Virtual healthcare assistant
Virtual healthcare assistants (VHAs) or healthcare chatbots offer information and advice on a range of healthcare issues.
VHAs are generally chatbots on websites or apps that can be accessed from smartphones and computers.
They are increasingly used to automate tasks that are traditionally carried out by healthcare staff, such as suggesting a diagnosis, tracking symptoms and treatment progress, or recommending the use of specific drugs or exercise routines. A VHA may also recommend seeking in-person medical care, such as visiting a GP or going to a hospital.

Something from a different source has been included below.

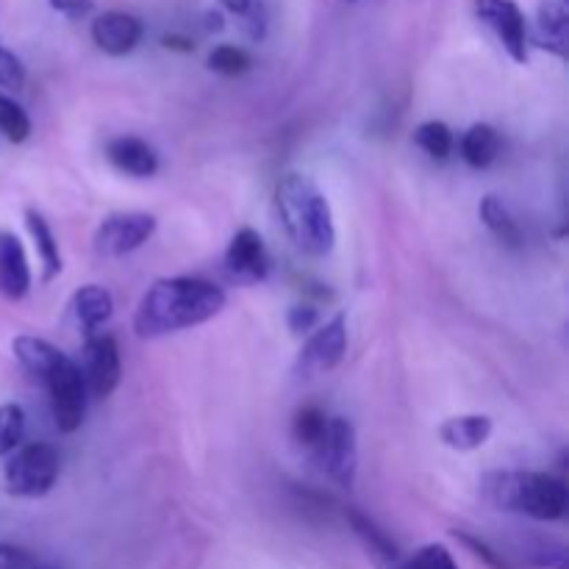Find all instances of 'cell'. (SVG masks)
I'll return each instance as SVG.
<instances>
[{"label": "cell", "mask_w": 569, "mask_h": 569, "mask_svg": "<svg viewBox=\"0 0 569 569\" xmlns=\"http://www.w3.org/2000/svg\"><path fill=\"white\" fill-rule=\"evenodd\" d=\"M226 309V292L203 278H159L142 295L133 315L139 339H159L167 333L209 322Z\"/></svg>", "instance_id": "cell-1"}, {"label": "cell", "mask_w": 569, "mask_h": 569, "mask_svg": "<svg viewBox=\"0 0 569 569\" xmlns=\"http://www.w3.org/2000/svg\"><path fill=\"white\" fill-rule=\"evenodd\" d=\"M276 209L300 253L315 259L331 253L337 242L331 203L309 176L300 172L283 176L276 187Z\"/></svg>", "instance_id": "cell-2"}, {"label": "cell", "mask_w": 569, "mask_h": 569, "mask_svg": "<svg viewBox=\"0 0 569 569\" xmlns=\"http://www.w3.org/2000/svg\"><path fill=\"white\" fill-rule=\"evenodd\" d=\"M481 495L495 509L531 517L539 522L561 520L569 506L567 483L548 472H487L481 478Z\"/></svg>", "instance_id": "cell-3"}, {"label": "cell", "mask_w": 569, "mask_h": 569, "mask_svg": "<svg viewBox=\"0 0 569 569\" xmlns=\"http://www.w3.org/2000/svg\"><path fill=\"white\" fill-rule=\"evenodd\" d=\"M3 476L6 489L14 498H42L53 489L56 478H59V453H56L53 445L44 442L17 448L9 456Z\"/></svg>", "instance_id": "cell-4"}, {"label": "cell", "mask_w": 569, "mask_h": 569, "mask_svg": "<svg viewBox=\"0 0 569 569\" xmlns=\"http://www.w3.org/2000/svg\"><path fill=\"white\" fill-rule=\"evenodd\" d=\"M44 387L50 392L56 428L61 433H76L81 428L83 415H87V383H83L81 367L67 359V356H61L53 372L44 378Z\"/></svg>", "instance_id": "cell-5"}, {"label": "cell", "mask_w": 569, "mask_h": 569, "mask_svg": "<svg viewBox=\"0 0 569 569\" xmlns=\"http://www.w3.org/2000/svg\"><path fill=\"white\" fill-rule=\"evenodd\" d=\"M156 231V217L144 211H126V214L106 217L92 237V248L100 259H122L142 248Z\"/></svg>", "instance_id": "cell-6"}, {"label": "cell", "mask_w": 569, "mask_h": 569, "mask_svg": "<svg viewBox=\"0 0 569 569\" xmlns=\"http://www.w3.org/2000/svg\"><path fill=\"white\" fill-rule=\"evenodd\" d=\"M476 14L498 37L506 53L526 64L528 61V22L515 0H476Z\"/></svg>", "instance_id": "cell-7"}, {"label": "cell", "mask_w": 569, "mask_h": 569, "mask_svg": "<svg viewBox=\"0 0 569 569\" xmlns=\"http://www.w3.org/2000/svg\"><path fill=\"white\" fill-rule=\"evenodd\" d=\"M315 453L331 481H337L345 489L353 487L356 467H359V445H356V428L345 417L328 420L326 439Z\"/></svg>", "instance_id": "cell-8"}, {"label": "cell", "mask_w": 569, "mask_h": 569, "mask_svg": "<svg viewBox=\"0 0 569 569\" xmlns=\"http://www.w3.org/2000/svg\"><path fill=\"white\" fill-rule=\"evenodd\" d=\"M81 376L92 398L103 400L120 387L122 361L114 337H109V333H89L87 345H83Z\"/></svg>", "instance_id": "cell-9"}, {"label": "cell", "mask_w": 569, "mask_h": 569, "mask_svg": "<svg viewBox=\"0 0 569 569\" xmlns=\"http://www.w3.org/2000/svg\"><path fill=\"white\" fill-rule=\"evenodd\" d=\"M345 350H348V320L345 315H337L326 326L315 328L298 356V372L303 378L331 372L345 359Z\"/></svg>", "instance_id": "cell-10"}, {"label": "cell", "mask_w": 569, "mask_h": 569, "mask_svg": "<svg viewBox=\"0 0 569 569\" xmlns=\"http://www.w3.org/2000/svg\"><path fill=\"white\" fill-rule=\"evenodd\" d=\"M226 267L233 281L259 283L267 276V250L259 233L253 228H242L233 233L231 244L226 250Z\"/></svg>", "instance_id": "cell-11"}, {"label": "cell", "mask_w": 569, "mask_h": 569, "mask_svg": "<svg viewBox=\"0 0 569 569\" xmlns=\"http://www.w3.org/2000/svg\"><path fill=\"white\" fill-rule=\"evenodd\" d=\"M142 22L139 17L126 14V11H103L92 22V39L103 53L128 56L139 42H142Z\"/></svg>", "instance_id": "cell-12"}, {"label": "cell", "mask_w": 569, "mask_h": 569, "mask_svg": "<svg viewBox=\"0 0 569 569\" xmlns=\"http://www.w3.org/2000/svg\"><path fill=\"white\" fill-rule=\"evenodd\" d=\"M31 289V267L22 242L11 231H0V295L22 300Z\"/></svg>", "instance_id": "cell-13"}, {"label": "cell", "mask_w": 569, "mask_h": 569, "mask_svg": "<svg viewBox=\"0 0 569 569\" xmlns=\"http://www.w3.org/2000/svg\"><path fill=\"white\" fill-rule=\"evenodd\" d=\"M106 159L120 172L133 178H150L159 172V156L144 139L117 137L106 144Z\"/></svg>", "instance_id": "cell-14"}, {"label": "cell", "mask_w": 569, "mask_h": 569, "mask_svg": "<svg viewBox=\"0 0 569 569\" xmlns=\"http://www.w3.org/2000/svg\"><path fill=\"white\" fill-rule=\"evenodd\" d=\"M537 44L567 59L569 50V11L567 0H542L537 17Z\"/></svg>", "instance_id": "cell-15"}, {"label": "cell", "mask_w": 569, "mask_h": 569, "mask_svg": "<svg viewBox=\"0 0 569 569\" xmlns=\"http://www.w3.org/2000/svg\"><path fill=\"white\" fill-rule=\"evenodd\" d=\"M492 437V420L483 415H465L442 422L439 439L453 450H478Z\"/></svg>", "instance_id": "cell-16"}, {"label": "cell", "mask_w": 569, "mask_h": 569, "mask_svg": "<svg viewBox=\"0 0 569 569\" xmlns=\"http://www.w3.org/2000/svg\"><path fill=\"white\" fill-rule=\"evenodd\" d=\"M72 315H76L78 326L87 333L98 331L111 315H114V300H111L109 289L98 287V283H87L72 295Z\"/></svg>", "instance_id": "cell-17"}, {"label": "cell", "mask_w": 569, "mask_h": 569, "mask_svg": "<svg viewBox=\"0 0 569 569\" xmlns=\"http://www.w3.org/2000/svg\"><path fill=\"white\" fill-rule=\"evenodd\" d=\"M11 350H14V359L20 361L22 370H26L31 378H39L42 383L44 378L53 372V367L59 365L61 356H64L59 353L53 345L44 342V339L39 337H17L14 345H11Z\"/></svg>", "instance_id": "cell-18"}, {"label": "cell", "mask_w": 569, "mask_h": 569, "mask_svg": "<svg viewBox=\"0 0 569 569\" xmlns=\"http://www.w3.org/2000/svg\"><path fill=\"white\" fill-rule=\"evenodd\" d=\"M500 156V133L487 122H478L470 131L461 137V159L472 167V170H487L495 164Z\"/></svg>", "instance_id": "cell-19"}, {"label": "cell", "mask_w": 569, "mask_h": 569, "mask_svg": "<svg viewBox=\"0 0 569 569\" xmlns=\"http://www.w3.org/2000/svg\"><path fill=\"white\" fill-rule=\"evenodd\" d=\"M26 226H28V231H31L33 244H37L39 259H42V278L44 281H53V278L61 272L59 242H56L48 220H44L42 214H37V211H26Z\"/></svg>", "instance_id": "cell-20"}, {"label": "cell", "mask_w": 569, "mask_h": 569, "mask_svg": "<svg viewBox=\"0 0 569 569\" xmlns=\"http://www.w3.org/2000/svg\"><path fill=\"white\" fill-rule=\"evenodd\" d=\"M348 520H350V526H353V531L359 533L361 542L367 545V550H370L378 561H383V565H395V561H398V545H395L392 539H389L387 533H383L381 528L370 520V517L361 515V511H356V509H350Z\"/></svg>", "instance_id": "cell-21"}, {"label": "cell", "mask_w": 569, "mask_h": 569, "mask_svg": "<svg viewBox=\"0 0 569 569\" xmlns=\"http://www.w3.org/2000/svg\"><path fill=\"white\" fill-rule=\"evenodd\" d=\"M478 211H481L483 226H487L500 242L509 244V248H517V244L522 242V233L520 228H517L515 217H511V211L506 209L495 194H487V198L481 200V206H478Z\"/></svg>", "instance_id": "cell-22"}, {"label": "cell", "mask_w": 569, "mask_h": 569, "mask_svg": "<svg viewBox=\"0 0 569 569\" xmlns=\"http://www.w3.org/2000/svg\"><path fill=\"white\" fill-rule=\"evenodd\" d=\"M328 420H331V417H326V411H322L320 406H303V409L295 415L292 422L295 442L303 445L306 450H317L322 445V439H326Z\"/></svg>", "instance_id": "cell-23"}, {"label": "cell", "mask_w": 569, "mask_h": 569, "mask_svg": "<svg viewBox=\"0 0 569 569\" xmlns=\"http://www.w3.org/2000/svg\"><path fill=\"white\" fill-rule=\"evenodd\" d=\"M222 9L231 11L239 22H242L244 33L250 39H264L267 33V9H264V0H220Z\"/></svg>", "instance_id": "cell-24"}, {"label": "cell", "mask_w": 569, "mask_h": 569, "mask_svg": "<svg viewBox=\"0 0 569 569\" xmlns=\"http://www.w3.org/2000/svg\"><path fill=\"white\" fill-rule=\"evenodd\" d=\"M415 144L426 150L431 159H448L453 150V131L445 122L428 120L415 131Z\"/></svg>", "instance_id": "cell-25"}, {"label": "cell", "mask_w": 569, "mask_h": 569, "mask_svg": "<svg viewBox=\"0 0 569 569\" xmlns=\"http://www.w3.org/2000/svg\"><path fill=\"white\" fill-rule=\"evenodd\" d=\"M26 437V411L17 403L0 406V459L11 456Z\"/></svg>", "instance_id": "cell-26"}, {"label": "cell", "mask_w": 569, "mask_h": 569, "mask_svg": "<svg viewBox=\"0 0 569 569\" xmlns=\"http://www.w3.org/2000/svg\"><path fill=\"white\" fill-rule=\"evenodd\" d=\"M0 133L14 144L26 142L31 137V120H28V114L22 111L20 103H14L6 94H0Z\"/></svg>", "instance_id": "cell-27"}, {"label": "cell", "mask_w": 569, "mask_h": 569, "mask_svg": "<svg viewBox=\"0 0 569 569\" xmlns=\"http://www.w3.org/2000/svg\"><path fill=\"white\" fill-rule=\"evenodd\" d=\"M250 67H253V59L242 48H237V44H220V48L209 53V70L220 72V76H244Z\"/></svg>", "instance_id": "cell-28"}, {"label": "cell", "mask_w": 569, "mask_h": 569, "mask_svg": "<svg viewBox=\"0 0 569 569\" xmlns=\"http://www.w3.org/2000/svg\"><path fill=\"white\" fill-rule=\"evenodd\" d=\"M398 569H459V565H456V559L450 556L448 548H442V545H428V548L417 550V553Z\"/></svg>", "instance_id": "cell-29"}, {"label": "cell", "mask_w": 569, "mask_h": 569, "mask_svg": "<svg viewBox=\"0 0 569 569\" xmlns=\"http://www.w3.org/2000/svg\"><path fill=\"white\" fill-rule=\"evenodd\" d=\"M22 81H26V67H22V61L0 44V87L20 89Z\"/></svg>", "instance_id": "cell-30"}, {"label": "cell", "mask_w": 569, "mask_h": 569, "mask_svg": "<svg viewBox=\"0 0 569 569\" xmlns=\"http://www.w3.org/2000/svg\"><path fill=\"white\" fill-rule=\"evenodd\" d=\"M456 537H459L461 542H465L467 548H470L472 553L478 556V559H483V561H487V565L492 567V569H515V567L509 565V561L503 559V556L498 553V550H492V548H489V545L483 542V539H478V537H470V533H465V531H456Z\"/></svg>", "instance_id": "cell-31"}, {"label": "cell", "mask_w": 569, "mask_h": 569, "mask_svg": "<svg viewBox=\"0 0 569 569\" xmlns=\"http://www.w3.org/2000/svg\"><path fill=\"white\" fill-rule=\"evenodd\" d=\"M289 328H292V333H311L317 328V322H320V315H317L315 306H306V303H298L289 309V317H287Z\"/></svg>", "instance_id": "cell-32"}, {"label": "cell", "mask_w": 569, "mask_h": 569, "mask_svg": "<svg viewBox=\"0 0 569 569\" xmlns=\"http://www.w3.org/2000/svg\"><path fill=\"white\" fill-rule=\"evenodd\" d=\"M48 3L50 9L70 17V20H81V17H87L94 9V0H48Z\"/></svg>", "instance_id": "cell-33"}, {"label": "cell", "mask_w": 569, "mask_h": 569, "mask_svg": "<svg viewBox=\"0 0 569 569\" xmlns=\"http://www.w3.org/2000/svg\"><path fill=\"white\" fill-rule=\"evenodd\" d=\"M31 556L26 553L22 548L17 545H0V569H28L31 567Z\"/></svg>", "instance_id": "cell-34"}, {"label": "cell", "mask_w": 569, "mask_h": 569, "mask_svg": "<svg viewBox=\"0 0 569 569\" xmlns=\"http://www.w3.org/2000/svg\"><path fill=\"white\" fill-rule=\"evenodd\" d=\"M164 48H176V50H192V42L178 37H164Z\"/></svg>", "instance_id": "cell-35"}, {"label": "cell", "mask_w": 569, "mask_h": 569, "mask_svg": "<svg viewBox=\"0 0 569 569\" xmlns=\"http://www.w3.org/2000/svg\"><path fill=\"white\" fill-rule=\"evenodd\" d=\"M206 26H209V31H220L222 17L220 14H206Z\"/></svg>", "instance_id": "cell-36"}, {"label": "cell", "mask_w": 569, "mask_h": 569, "mask_svg": "<svg viewBox=\"0 0 569 569\" xmlns=\"http://www.w3.org/2000/svg\"><path fill=\"white\" fill-rule=\"evenodd\" d=\"M28 569H53V567H48V565H31Z\"/></svg>", "instance_id": "cell-37"}, {"label": "cell", "mask_w": 569, "mask_h": 569, "mask_svg": "<svg viewBox=\"0 0 569 569\" xmlns=\"http://www.w3.org/2000/svg\"><path fill=\"white\" fill-rule=\"evenodd\" d=\"M350 3H356V0H350Z\"/></svg>", "instance_id": "cell-38"}]
</instances>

VHAs use AI technology to process text or audio inputs from a user, and to then generate a response.
In clinical settings, VHAs can be deployed to automate the triaging process, using text or audio inputs about patients’ symptoms to establish the most urgent cases. VHAs can also be used by healthcare providers for remote patient monitoring, for example to track vital signs like blood pressure or temperature.

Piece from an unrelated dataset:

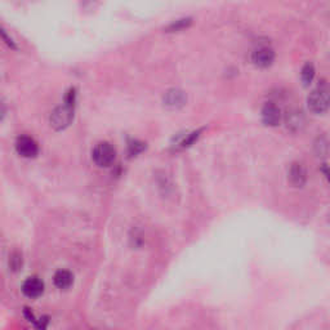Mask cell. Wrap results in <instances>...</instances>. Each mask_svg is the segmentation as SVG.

What are the benefits of this technology?
The use of VHAs has the potential to reduce GP and hospital patient waiting times, while increasing access to round-the-clock medical advice.
The same technology applications may also save costs and time for healthcare providers, as they can increase efficiency and help prioritise in-person care for those who need it.
What are the risks of this technology?
There are some risks of using VHAs, including the risk of personal data breaches, and that, depending on the terms and conditions, data could be sold to third parties, such as health insurance companies.
The use of VHAs may also make healthcare inequalities worse, as not everyone will have access to these technologies, or may not know how to use them.
Studies have also shown that racial and gender bias are likely to be made worse by AI systems deployed in healthcare, as training data is often based on a ‘standard patient’, assumed to be white, male and affluent. This could lead to misinformation and bias, particularly against certain groups, such as women and girls, ethnic minorities and those from less affluent backgrounds.
Lastly, in-person healthcare often requires an interpersonal relationship that goes beyond symptom checklists. AI technologies may lack the necessary contextual and intuitive information that clinicians may observe in face-to-face consultations.